Task requirements →
a) Condense the paragraph beginning "The economics are risk-sensitive" in the fracture-karst play text below into a bulleted list that keeps its main facts.
b) Using the fracture-karst play text below, answer each question on its own line, marked (i), (ii) and (iii):
(i) How many plays is the Devon Energy technical staff evaluating?
(ii) In which geologic section are the hydrocarbons sourced?
(iii) Why is the vertical seal risk higher to the north?

Article →
*****

The economics are risk-sensitive and in an unrisked case, the fracture-karst play has one of the highest potentials. However in a risked-reserve case, it has one of the lowest, because of the high geologic risk. The element of trap carries a high risk because the traps are stratigraphic and depend on intersecting faults. The reservoir element also carries a high risk because it consists of intersecting faults with porosity enhanced by dissolution. Hydrocarbon source is a relatively low risk, because this is a known hydrocarbon province, and geochemical evaluations show that hydrocarbons are sourced in the Cretaceous and Jurassic section. High-quality seismic data show that deep-seated faults are pervasive, and they are inferred to be the hydrocarbon migration pathway. The risk of vertical seal is either high or low, depending where the prospect is in the trend. Clastic influx can destroy the seal, so the risk for this element is higher to the north, because it is closer to the clastic source. The risk associated with timing is relatively low because the reservoir was created during lowstands, initially enhanced by meteoric water and subsequently by sulfuric acid prior to hydrocarbon migration.

Summary

The fracture-karst carbonate reservoir play is one of 14 plays that the technical staff at Devon Energy is evaluating in preparation for the Gulf of Mexico OCS Lease Sale 181.

*****

Dataset extract →
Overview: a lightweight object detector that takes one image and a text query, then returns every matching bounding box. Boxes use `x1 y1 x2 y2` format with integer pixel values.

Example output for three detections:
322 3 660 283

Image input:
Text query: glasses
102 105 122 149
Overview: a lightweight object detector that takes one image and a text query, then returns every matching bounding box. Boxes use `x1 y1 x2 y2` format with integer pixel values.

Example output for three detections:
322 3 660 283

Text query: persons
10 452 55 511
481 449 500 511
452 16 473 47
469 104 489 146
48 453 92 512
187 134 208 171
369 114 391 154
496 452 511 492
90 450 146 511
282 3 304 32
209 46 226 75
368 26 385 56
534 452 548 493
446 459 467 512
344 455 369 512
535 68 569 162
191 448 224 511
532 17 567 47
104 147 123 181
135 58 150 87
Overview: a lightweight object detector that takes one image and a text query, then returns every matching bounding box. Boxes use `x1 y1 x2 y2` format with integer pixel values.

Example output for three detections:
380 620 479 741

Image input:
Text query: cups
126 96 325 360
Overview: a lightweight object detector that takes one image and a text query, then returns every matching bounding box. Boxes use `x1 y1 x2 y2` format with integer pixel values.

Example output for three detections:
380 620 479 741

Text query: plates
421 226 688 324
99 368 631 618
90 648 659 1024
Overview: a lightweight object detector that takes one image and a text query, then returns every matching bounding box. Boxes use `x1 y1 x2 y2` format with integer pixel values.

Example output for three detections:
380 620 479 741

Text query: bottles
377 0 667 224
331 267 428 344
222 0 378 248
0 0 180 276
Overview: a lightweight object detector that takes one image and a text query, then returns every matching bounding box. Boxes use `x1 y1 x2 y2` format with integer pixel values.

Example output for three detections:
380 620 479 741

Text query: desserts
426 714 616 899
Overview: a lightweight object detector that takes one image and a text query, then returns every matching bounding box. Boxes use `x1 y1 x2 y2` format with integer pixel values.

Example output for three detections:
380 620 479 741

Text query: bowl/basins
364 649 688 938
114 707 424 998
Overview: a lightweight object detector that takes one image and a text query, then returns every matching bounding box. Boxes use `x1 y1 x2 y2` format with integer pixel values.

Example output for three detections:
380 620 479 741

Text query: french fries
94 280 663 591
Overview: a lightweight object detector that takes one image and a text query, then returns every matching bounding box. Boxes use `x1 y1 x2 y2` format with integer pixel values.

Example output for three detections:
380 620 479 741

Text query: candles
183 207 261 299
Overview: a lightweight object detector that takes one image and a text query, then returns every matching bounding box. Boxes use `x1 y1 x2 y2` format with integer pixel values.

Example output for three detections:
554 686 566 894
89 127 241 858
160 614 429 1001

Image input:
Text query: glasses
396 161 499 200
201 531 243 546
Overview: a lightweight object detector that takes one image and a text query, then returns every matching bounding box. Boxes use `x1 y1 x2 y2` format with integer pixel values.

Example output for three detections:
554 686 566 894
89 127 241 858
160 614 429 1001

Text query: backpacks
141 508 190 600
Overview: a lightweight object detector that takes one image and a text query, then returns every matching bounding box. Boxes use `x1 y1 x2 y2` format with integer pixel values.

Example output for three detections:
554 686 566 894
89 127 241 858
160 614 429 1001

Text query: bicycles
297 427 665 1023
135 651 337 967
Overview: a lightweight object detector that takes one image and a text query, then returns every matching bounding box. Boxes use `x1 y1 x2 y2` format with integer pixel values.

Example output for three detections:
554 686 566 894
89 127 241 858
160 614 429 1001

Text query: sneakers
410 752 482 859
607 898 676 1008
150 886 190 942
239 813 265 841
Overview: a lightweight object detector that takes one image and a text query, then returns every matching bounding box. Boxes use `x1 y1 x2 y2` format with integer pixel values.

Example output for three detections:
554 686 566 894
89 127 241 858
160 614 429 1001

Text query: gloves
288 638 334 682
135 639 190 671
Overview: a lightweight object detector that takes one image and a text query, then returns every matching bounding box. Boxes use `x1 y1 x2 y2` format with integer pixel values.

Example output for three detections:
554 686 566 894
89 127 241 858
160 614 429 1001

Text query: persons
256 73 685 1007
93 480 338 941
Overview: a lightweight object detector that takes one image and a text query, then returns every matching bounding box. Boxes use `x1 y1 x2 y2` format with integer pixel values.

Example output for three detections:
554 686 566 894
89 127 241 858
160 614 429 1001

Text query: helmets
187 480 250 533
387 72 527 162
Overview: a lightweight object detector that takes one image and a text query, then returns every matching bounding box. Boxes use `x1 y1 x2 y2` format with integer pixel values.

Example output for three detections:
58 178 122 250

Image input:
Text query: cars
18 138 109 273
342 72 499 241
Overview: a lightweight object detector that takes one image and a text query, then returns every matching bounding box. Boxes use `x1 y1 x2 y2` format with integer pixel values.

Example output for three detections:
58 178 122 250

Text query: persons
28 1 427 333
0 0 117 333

*****

Solved tasks →
a)
- The play's economics depend on risk. Unrisked, it has one of the highest potentials. Risked, it has one of the lowest because of high geologic risk.
- Trap: high risk, since the traps are stratigraphic and depend on intersecting faults.
- Reservoir: high risk, since it consists of intersecting faults with porosity enhanced by dissolution.
- Hydrocarbon source: relatively low risk. This is a known hydrocarbon province, and geochemical evaluations place the source in the Cretaceous and Jurassic section.
- Migration: high-quality seismic data show pervasive deep-seated faults, which are inferred to be the migration pathway.
- Vertical seal: high or low risk depending on the prospect's position in the trend. Clastic influx can destroy the seal, so the risk is higher to the north, nearer the clastic source.
- Timing: relatively low risk. The reservoir formed during lowstands and was enhanced first by meteoric water and then by sulfuric acid before hydrocarbons migrated.

b)
(i) 14 plays.
(ii) The Cretaceous and Jurassic section.
(iii) It is closer to the clastic source, and clastic influx can destroy the seal.